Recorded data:
----
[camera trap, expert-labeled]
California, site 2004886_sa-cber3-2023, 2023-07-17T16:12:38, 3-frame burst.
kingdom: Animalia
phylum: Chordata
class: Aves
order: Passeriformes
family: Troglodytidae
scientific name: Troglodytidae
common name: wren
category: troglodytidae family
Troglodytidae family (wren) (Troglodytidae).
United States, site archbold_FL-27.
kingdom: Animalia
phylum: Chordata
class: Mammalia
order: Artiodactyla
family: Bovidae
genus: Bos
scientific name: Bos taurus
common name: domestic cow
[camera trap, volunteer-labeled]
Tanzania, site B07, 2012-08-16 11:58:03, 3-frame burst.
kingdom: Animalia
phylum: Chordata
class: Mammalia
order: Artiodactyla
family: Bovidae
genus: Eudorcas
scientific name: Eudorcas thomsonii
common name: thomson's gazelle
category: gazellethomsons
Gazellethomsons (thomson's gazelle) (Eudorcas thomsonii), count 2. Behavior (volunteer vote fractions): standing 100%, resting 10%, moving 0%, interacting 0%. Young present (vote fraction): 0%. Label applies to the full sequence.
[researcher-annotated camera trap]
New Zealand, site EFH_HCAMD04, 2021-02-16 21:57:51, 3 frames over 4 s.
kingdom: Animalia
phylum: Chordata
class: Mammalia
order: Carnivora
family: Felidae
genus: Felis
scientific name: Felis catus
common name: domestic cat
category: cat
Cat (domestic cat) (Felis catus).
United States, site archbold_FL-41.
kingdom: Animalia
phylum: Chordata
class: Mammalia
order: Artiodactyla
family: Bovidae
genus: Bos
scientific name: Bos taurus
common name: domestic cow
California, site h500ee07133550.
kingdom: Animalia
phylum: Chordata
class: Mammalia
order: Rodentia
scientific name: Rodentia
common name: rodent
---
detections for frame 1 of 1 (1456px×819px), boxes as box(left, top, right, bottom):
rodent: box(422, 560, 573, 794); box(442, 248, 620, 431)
----
The answer must consist of every entry, set down exactly as given.

• [SOLUTION FOR THIS EXERCISE]:
[camera trap, expert-labeled]
California, site 2004886_sa-cber3-2023, 2023-07-17T16:12:38, 3-frame burst.
kingdom: Animalia
phylum: Chordata
class: Aves
order: Passeriformes
family: Troglodytidae
scientific name: Troglodytidae
common name: wren
category: troglodytidae family
Troglodytidae family (wren) (Troglodytidae).
United States, site archbold_FL-27.
kingdom: Animalia
phylum: Chordata
class: Mammalia
order: Artiodactyla
family: Bovidae
genus: Bos
scientific name: Bos taurus
common name: domestic cow
[camera trap, volunteer-labeled]
Tanzania, site B07, 2012-08-16 11:58:03, 3-frame burst.
kingdom: Animalia
phylum: Chordata
class: Mammalia
order: Artiodactyla
family: Bovidae
genus: Eudorcas
scientific name: Eudorcas thomsonii
common name: thomson's gazelle
category: gazellethomsons
Gazellethomsons (thomson's gazelle) (Eudorcas thomsonii), count 2. Behavior (volunteer vote fractions): standing 100%, resting 10%, moving 0%, interacting 0%. Young present (vote fraction): 0%. Label applies to the full sequence.
[researcher-annotated camera trap]
New Zealand, site EFH_HCAMD04, 2021-02-16 21:57:51, 3 frames over 4 s.
kingdom: Animalia
phylum: Chordata
class: Mammalia
order: Carnivora
family: Felidae
genus: Felis
scientific name: Felis catus
common name: domestic cat
category: cat
Cat (domestic cat) (Felis catus).
United States, site archbold_FL-41.
kingdom: Animalia
phylum: Chordata
class: Mammalia
order: Artiodactyla
family: Bovidae
genus: Bos
scientific name: Bos taurus
common name: domestic cow
California, site h500ee07133550.
kingdom: Animalia
phylum: Chordata
class: Mammalia
order: Rodentia
scientific name: Rodentia
common name: rodent
---
detections for frame 1 of 1 (1456px×819px), boxes as box(left, top, right, bottom):
rodent: box(422, 560, 573, 794); box(442, 248, 620, 431)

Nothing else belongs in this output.